New Year Chaos

See the original problem on HackerRank.

Solutions

We can see, intuitively, that the number of people a person \(p\) has bribed corresponds to the number of people on her right with value less than \(p\). For instance:

1
1 2 3 5 4

In this case, \(5\) has bribed \(4)) and took her position.

Another example:

1
2 1 5 3 4

We have three bribes:

  • \(2\) has bribed \(1\)
  • \(5\) has bribed \(4\)
  • \(5\) has bribed \(3\)

This problem is equivalent to calculating the number of inversions of the array, that is the number of elements that are out of the natural order of a sequence.

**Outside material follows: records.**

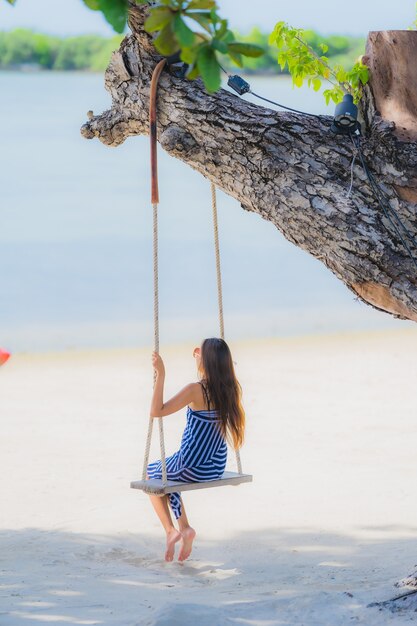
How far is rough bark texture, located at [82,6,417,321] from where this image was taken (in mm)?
3385

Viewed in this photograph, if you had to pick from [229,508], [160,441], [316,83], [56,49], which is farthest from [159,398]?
[56,49]

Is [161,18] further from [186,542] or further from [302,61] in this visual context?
[186,542]

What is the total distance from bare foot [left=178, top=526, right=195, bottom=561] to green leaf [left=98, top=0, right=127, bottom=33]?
8.51 feet

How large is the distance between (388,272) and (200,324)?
1016 cm

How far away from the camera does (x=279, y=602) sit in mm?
3721

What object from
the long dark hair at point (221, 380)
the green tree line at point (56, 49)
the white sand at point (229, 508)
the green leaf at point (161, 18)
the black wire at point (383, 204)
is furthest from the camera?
the green tree line at point (56, 49)

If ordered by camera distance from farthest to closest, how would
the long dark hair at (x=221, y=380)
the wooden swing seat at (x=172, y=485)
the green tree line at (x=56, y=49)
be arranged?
the green tree line at (x=56, y=49) → the long dark hair at (x=221, y=380) → the wooden swing seat at (x=172, y=485)

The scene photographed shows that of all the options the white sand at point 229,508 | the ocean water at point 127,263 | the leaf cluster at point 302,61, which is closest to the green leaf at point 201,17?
the leaf cluster at point 302,61

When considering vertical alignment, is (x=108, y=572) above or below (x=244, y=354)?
below

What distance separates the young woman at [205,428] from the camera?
4.35 metres

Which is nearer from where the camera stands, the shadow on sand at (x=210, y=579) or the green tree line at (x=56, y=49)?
the shadow on sand at (x=210, y=579)

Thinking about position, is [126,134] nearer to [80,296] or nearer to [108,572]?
[108,572]

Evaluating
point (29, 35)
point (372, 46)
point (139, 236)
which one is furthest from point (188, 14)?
point (29, 35)

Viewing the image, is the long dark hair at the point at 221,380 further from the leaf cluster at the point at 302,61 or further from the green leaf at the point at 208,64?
the green leaf at the point at 208,64
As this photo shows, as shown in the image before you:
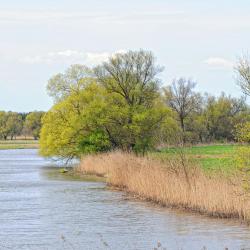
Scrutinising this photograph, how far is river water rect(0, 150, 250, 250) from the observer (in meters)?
17.2

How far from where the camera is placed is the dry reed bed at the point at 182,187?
67.7 feet

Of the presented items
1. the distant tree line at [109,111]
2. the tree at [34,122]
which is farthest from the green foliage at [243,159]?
the tree at [34,122]

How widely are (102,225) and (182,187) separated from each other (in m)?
3.91

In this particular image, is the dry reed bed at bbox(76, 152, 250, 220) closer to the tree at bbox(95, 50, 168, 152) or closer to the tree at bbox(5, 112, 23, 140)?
the tree at bbox(95, 50, 168, 152)

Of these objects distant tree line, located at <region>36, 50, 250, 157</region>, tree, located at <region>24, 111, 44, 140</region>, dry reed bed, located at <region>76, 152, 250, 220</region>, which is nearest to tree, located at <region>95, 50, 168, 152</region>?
distant tree line, located at <region>36, 50, 250, 157</region>

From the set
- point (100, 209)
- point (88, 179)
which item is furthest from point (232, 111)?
point (100, 209)

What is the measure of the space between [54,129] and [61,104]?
214cm

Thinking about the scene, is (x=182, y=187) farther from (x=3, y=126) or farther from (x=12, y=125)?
(x=12, y=125)

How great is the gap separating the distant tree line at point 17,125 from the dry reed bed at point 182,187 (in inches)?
4325

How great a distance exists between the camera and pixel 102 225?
68.0 ft

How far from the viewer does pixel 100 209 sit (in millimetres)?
24969

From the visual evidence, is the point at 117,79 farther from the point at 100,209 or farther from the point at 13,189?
the point at 100,209

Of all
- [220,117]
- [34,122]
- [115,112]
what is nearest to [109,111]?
[115,112]

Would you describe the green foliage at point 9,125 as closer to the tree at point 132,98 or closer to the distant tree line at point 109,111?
the distant tree line at point 109,111
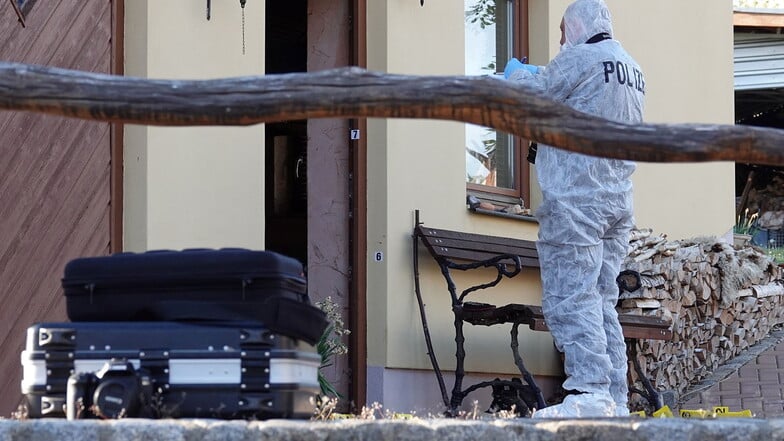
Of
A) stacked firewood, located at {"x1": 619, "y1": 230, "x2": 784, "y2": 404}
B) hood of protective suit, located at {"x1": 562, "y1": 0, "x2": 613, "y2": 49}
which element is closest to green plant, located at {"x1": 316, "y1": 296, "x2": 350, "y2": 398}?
hood of protective suit, located at {"x1": 562, "y1": 0, "x2": 613, "y2": 49}

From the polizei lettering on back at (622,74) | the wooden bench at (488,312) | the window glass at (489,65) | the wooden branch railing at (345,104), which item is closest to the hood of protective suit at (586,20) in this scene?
the polizei lettering on back at (622,74)

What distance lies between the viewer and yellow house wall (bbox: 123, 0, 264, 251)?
23.6 feet

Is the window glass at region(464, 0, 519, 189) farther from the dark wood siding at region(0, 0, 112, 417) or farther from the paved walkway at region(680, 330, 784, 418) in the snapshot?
the dark wood siding at region(0, 0, 112, 417)

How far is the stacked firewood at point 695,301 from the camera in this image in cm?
1005

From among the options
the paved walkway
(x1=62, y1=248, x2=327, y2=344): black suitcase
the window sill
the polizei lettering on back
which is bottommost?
the paved walkway

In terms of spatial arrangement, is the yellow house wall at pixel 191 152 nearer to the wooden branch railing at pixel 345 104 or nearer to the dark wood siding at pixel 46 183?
the dark wood siding at pixel 46 183

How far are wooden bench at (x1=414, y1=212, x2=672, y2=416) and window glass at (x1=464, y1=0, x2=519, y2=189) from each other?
0.61 meters

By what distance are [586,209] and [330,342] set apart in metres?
1.66

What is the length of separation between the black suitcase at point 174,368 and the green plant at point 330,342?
3.27 meters

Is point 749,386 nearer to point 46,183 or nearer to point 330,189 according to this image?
point 330,189

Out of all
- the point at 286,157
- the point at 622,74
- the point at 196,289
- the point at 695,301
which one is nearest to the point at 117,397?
the point at 196,289

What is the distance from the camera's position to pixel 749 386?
10.4m

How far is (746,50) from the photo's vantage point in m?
18.2

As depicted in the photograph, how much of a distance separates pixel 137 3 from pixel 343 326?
7.15 ft
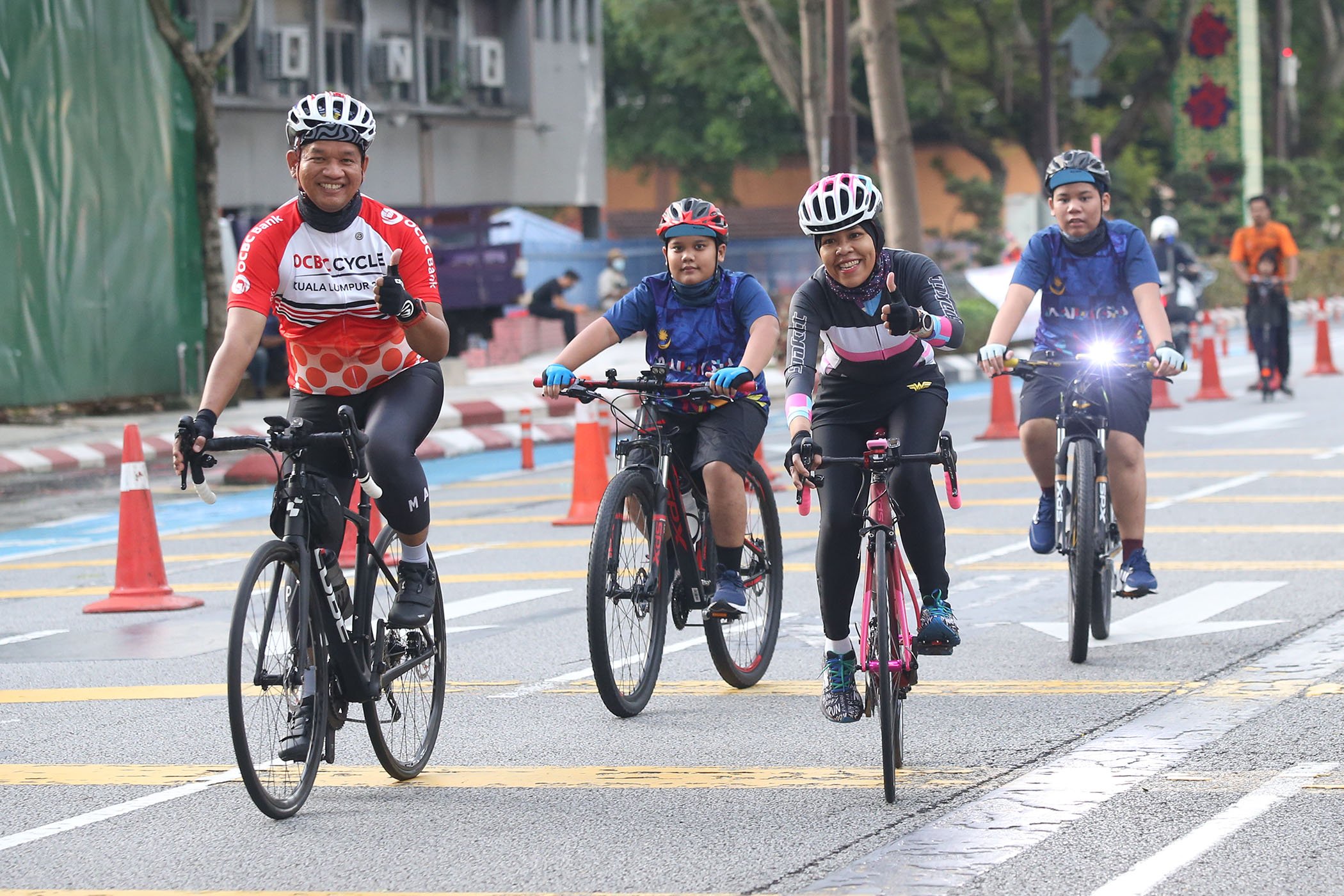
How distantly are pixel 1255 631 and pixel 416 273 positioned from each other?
420 cm

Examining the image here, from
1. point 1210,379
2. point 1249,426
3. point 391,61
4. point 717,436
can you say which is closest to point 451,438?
point 1249,426

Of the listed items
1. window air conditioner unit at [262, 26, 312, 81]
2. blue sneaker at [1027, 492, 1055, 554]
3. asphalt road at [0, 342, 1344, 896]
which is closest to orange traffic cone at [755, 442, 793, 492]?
asphalt road at [0, 342, 1344, 896]

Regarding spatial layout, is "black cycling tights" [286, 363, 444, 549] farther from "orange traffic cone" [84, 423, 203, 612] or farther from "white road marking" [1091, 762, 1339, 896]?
"orange traffic cone" [84, 423, 203, 612]

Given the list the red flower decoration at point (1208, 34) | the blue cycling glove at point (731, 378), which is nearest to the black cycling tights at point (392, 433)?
the blue cycling glove at point (731, 378)

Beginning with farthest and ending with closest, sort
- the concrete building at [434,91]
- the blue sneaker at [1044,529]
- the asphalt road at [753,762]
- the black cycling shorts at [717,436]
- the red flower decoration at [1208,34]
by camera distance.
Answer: the red flower decoration at [1208,34], the concrete building at [434,91], the blue sneaker at [1044,529], the black cycling shorts at [717,436], the asphalt road at [753,762]

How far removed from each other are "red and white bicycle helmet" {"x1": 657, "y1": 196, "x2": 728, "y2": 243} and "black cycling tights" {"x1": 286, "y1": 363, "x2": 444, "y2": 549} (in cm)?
143

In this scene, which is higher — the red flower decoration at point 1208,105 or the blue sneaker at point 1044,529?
the red flower decoration at point 1208,105

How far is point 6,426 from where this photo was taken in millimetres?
22312

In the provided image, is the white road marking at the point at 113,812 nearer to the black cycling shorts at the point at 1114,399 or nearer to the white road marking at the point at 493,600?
the white road marking at the point at 493,600

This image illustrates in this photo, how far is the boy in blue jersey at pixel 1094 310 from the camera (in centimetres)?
887

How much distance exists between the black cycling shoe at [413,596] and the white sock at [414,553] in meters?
0.01

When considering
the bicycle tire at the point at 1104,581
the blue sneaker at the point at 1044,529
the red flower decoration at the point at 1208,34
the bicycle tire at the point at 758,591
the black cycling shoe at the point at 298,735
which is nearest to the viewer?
the black cycling shoe at the point at 298,735

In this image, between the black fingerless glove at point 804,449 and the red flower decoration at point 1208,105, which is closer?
the black fingerless glove at point 804,449

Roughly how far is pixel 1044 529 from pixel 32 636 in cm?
479
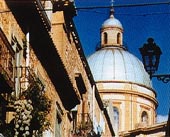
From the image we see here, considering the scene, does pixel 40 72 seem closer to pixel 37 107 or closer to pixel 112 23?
pixel 37 107

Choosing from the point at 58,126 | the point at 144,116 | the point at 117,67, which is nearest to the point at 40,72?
the point at 58,126

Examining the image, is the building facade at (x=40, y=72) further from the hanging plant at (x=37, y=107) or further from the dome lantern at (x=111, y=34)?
the dome lantern at (x=111, y=34)

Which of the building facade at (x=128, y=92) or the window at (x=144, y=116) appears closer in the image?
the building facade at (x=128, y=92)

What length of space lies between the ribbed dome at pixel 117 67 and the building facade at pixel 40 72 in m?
34.7

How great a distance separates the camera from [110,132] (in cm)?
4681

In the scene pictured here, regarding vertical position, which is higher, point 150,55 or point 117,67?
point 117,67

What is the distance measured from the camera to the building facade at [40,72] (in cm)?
1692

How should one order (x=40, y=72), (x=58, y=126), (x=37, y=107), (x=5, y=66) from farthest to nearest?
(x=58, y=126), (x=40, y=72), (x=37, y=107), (x=5, y=66)

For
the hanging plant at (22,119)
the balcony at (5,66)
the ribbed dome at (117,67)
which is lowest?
the hanging plant at (22,119)

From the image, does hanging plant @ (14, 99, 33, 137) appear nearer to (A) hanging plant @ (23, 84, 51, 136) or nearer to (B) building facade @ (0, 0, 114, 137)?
(B) building facade @ (0, 0, 114, 137)

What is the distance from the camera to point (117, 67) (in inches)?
2756

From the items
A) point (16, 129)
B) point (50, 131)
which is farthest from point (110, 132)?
point (16, 129)

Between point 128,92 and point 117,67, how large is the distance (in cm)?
328

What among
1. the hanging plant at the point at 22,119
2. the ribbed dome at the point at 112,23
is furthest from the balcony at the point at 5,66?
the ribbed dome at the point at 112,23
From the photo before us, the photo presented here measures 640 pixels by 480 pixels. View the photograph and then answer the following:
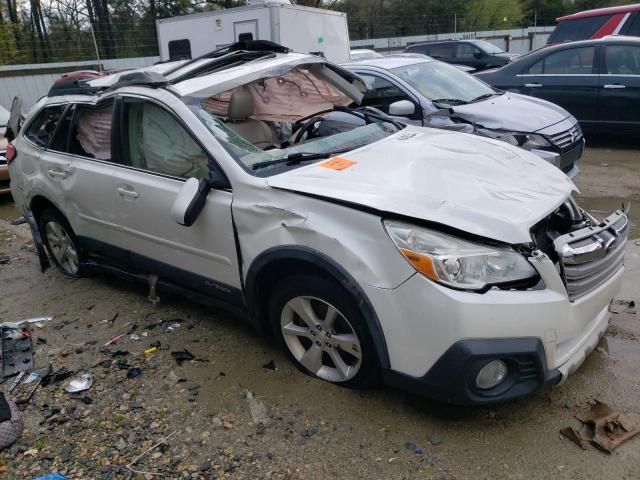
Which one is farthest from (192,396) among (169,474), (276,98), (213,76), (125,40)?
(125,40)

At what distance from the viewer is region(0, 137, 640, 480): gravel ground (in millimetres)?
2484

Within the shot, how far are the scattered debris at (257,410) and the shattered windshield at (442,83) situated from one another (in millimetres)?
4375

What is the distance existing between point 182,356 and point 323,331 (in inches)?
43.9

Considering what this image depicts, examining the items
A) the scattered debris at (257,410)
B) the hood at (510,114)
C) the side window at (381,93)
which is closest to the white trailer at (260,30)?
the side window at (381,93)

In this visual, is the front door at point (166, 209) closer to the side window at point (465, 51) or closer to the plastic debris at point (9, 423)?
the plastic debris at point (9, 423)

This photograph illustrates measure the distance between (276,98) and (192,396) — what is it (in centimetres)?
243

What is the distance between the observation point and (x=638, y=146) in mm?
8445

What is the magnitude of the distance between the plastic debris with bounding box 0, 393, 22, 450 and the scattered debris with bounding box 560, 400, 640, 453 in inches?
108

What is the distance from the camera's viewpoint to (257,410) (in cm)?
293

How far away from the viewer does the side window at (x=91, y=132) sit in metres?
3.95

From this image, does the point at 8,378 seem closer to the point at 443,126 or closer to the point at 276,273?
the point at 276,273

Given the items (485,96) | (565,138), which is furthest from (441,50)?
(565,138)

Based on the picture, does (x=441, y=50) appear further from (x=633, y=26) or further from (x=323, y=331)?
(x=323, y=331)

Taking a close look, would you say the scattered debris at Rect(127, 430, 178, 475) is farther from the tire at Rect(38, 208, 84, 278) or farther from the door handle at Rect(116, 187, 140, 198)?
the tire at Rect(38, 208, 84, 278)
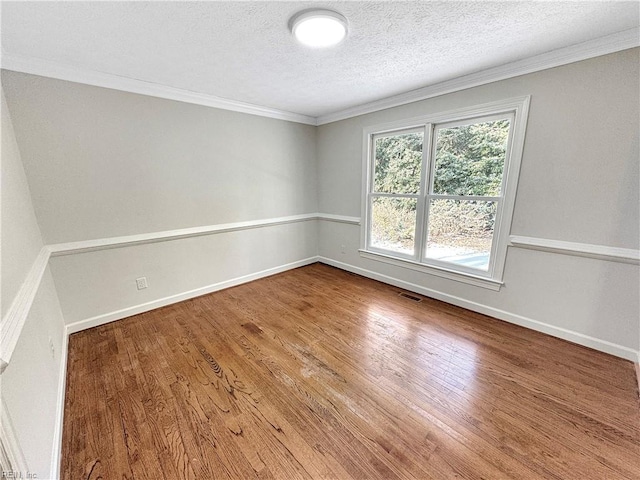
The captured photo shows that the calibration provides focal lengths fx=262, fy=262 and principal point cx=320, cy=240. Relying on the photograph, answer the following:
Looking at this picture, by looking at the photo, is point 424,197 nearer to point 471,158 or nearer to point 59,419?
point 471,158

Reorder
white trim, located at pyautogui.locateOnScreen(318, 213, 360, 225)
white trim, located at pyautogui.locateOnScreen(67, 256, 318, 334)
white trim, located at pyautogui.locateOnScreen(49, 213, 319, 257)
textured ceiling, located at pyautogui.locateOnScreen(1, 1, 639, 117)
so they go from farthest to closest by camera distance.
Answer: white trim, located at pyautogui.locateOnScreen(318, 213, 360, 225)
white trim, located at pyautogui.locateOnScreen(67, 256, 318, 334)
white trim, located at pyautogui.locateOnScreen(49, 213, 319, 257)
textured ceiling, located at pyautogui.locateOnScreen(1, 1, 639, 117)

A bruce force approach consists in running two nested loops and counting how many times \(A_i > A_j\), with \(1 \leq i \leq n\) and \(i \le j \leq n\). Clearly, this is quadratic.

Linear approach

There are many ways to calculate the inversion count in Computer Science. One approach consists in using Merge Sort, another one on Self-Balancing Trees and a less known is based on Binary Indexed Tree.

Such methods are generic and solve the problem in more than linear time - usually, function of \(N \cdot log(N)\).

Actually, we can do better for this particular problem by taking advantage of a constraint: the maximum allowed bribes for each person is \(2\). Let’s elaborate a bit more.

If we look at the last element \(A_{last}\), we have two possibilities:

  • \(A_{last} == last\)
  • \(A_{last} \neq last\)

\(last\) is the “expected element”, or the element that would have been there if the array was perfectly sorted.

If we fall into the second case, the expected element moved towards left because it has bribed its neighbor. However, it can move at most by two positions because of the constraint. So we can check where it is an act accordingly:

  • if last is in A[last-1], we swap A[last] with A[last-1]. We add \(1\) to the inversion count;
  • else, if last is in A[last-2] then we shift A[last-1] to A[last-2], A[last] to A[last-1] and set A[last] to last. We add \(2\) to the inversion count;
  • else, the sequence is too chaotic.

We can do this for each value of \(last\) down to \(0\).

For example:

1
2 1 5 3 4

We start from the last element. The expected element is \(5\) but we find \(4\). Where is \(5\)? Is \(2\) positions towards left. So we shift the last three elements:

1
2 1 3 4 5

And we add \(2\) to the inversion count (that is 2 now).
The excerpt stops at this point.